**YOUR INSTRUCTIONS**.
Copy everything below exactly, from the line containing "Of woman's arm, located" down to the end of the material, both ends included.

**DATA SUPPLIED**.
---*---
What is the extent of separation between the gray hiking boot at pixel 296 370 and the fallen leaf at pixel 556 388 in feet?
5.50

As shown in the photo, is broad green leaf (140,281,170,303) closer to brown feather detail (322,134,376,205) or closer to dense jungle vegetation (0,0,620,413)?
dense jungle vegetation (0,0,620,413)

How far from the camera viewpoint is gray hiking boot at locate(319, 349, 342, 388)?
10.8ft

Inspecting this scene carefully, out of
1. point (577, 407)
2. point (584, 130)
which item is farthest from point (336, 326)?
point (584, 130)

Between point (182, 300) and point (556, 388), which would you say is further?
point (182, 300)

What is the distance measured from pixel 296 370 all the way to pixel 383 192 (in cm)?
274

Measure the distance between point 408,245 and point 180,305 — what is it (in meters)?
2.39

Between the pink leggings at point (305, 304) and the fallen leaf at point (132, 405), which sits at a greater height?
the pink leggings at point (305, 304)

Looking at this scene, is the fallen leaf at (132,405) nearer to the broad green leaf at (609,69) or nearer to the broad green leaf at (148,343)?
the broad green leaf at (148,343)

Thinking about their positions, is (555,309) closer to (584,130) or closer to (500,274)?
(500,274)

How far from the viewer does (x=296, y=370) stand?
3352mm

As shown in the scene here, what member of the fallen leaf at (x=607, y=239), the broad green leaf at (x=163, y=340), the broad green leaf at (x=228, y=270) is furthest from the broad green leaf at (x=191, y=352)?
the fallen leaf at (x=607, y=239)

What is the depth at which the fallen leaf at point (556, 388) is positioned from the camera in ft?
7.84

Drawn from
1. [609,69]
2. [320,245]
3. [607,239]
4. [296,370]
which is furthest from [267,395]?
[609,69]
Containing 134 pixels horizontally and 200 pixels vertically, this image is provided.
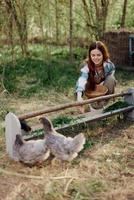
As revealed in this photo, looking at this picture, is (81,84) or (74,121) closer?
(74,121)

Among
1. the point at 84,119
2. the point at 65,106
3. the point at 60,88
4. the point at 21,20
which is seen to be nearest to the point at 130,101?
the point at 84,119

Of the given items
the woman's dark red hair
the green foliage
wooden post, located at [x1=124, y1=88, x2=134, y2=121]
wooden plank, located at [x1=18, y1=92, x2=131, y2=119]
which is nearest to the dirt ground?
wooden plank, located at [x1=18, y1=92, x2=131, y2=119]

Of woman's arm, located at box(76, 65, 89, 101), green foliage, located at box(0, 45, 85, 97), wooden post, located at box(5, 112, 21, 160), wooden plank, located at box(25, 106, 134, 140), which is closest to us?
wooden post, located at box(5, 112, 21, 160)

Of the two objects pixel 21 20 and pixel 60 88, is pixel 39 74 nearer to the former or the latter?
---*---
**COMPLETE RESPONSE**.
Of woman's arm, located at box(76, 65, 89, 101), green foliage, located at box(0, 45, 85, 97), wooden post, located at box(5, 112, 21, 160), wooden plank, located at box(25, 106, 134, 140), which is closest to us?
wooden post, located at box(5, 112, 21, 160)

Of the two objects pixel 21 20 and pixel 60 88, is pixel 39 74 nearer to the former or the latter?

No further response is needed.